Maybe you’d like to undertake some major home improvements, help with your own mortgage repayments, or pay off other debts? Perhaps you’d like to help your children or grandchildren by providing a living inheritance in 2023. Equity release is a popular alternative to selling your property or re-mortgaging, for people who wish to free up some tax-free cash and remain in their own home. According to the Equity Release Council, over 200 customers per day chose equity release to manage their finances as £1.6bn of property wealth was withdrawn in Q2 2022. Martina Razaq, B P Collins’ residential property partner, explores the options and risks involved.
What can Equity Release be used for?
Equity release can play a big part during the retirement years, especially when people are living longer. This tax-free disposable income can be used to improve your home and garden, provide a living inheritance to your children and grandchildren; help with your own mortgage repayments, buy a holiday home or pay off other debts.
The most common scheme is an equity release mortgage, which releases a capital sum. Instead of paying monthly interest as with a standard mortgage, interest generally accrues over the mortgage term and is added to the sum owing at the end. Subject to the terms of the equity release mortgage, the individual can usually live at the property as their main residence for as long as their health permits.
Another option is a Home Reversion Plan, which enables you to receive some or all of the value of your home, but only if you continue to live in the property. This type of scheme requires you to sell part, or all of your property, usually, at less than its market value in return for a tax-free lump sum, regular income or both. The company that buys your home will provide a lifetime lease allowing you to live in the property for the remainder of your life without having to pay monthly rent.

Seek legal advice
A good lawyer should always ensure you understand the possible risks associated with either of the above options. For example, B P Collins will make you aware that the equity release may impact on your pension and means tested benefits and review the small print so you’re fully aware of how the equity will be paid off, either upon death or if moving into a care home. You should also ensure you take financial advice when taking out an equity mortgage, so that you are fully informed of the impact on your future financial position.
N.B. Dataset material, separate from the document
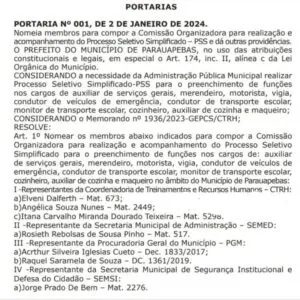 Prefeitura divulgou portaria sobre o PSS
It is also advisable for your beneficiaries to be informed about how their inheritance may be affected. For example, the interest accrued on £100,000 over ten years, means that there may not be much value left in your home to pass on to your loved ones after this has been repaid.
It is also important to remember, like any mortgage, that the lender will need to consent to any alterations or works carried out to the property and that the lender will have a first legal charge over the property meaning they will be able to sell the property if the terms of the equity mortgage are breached and you may ultimately lose your home.
Different equity release schemes use different financing mechanisms and present different risks. It is therefore important that a solicitor check the details of any agreement before you agree to any form of equity release.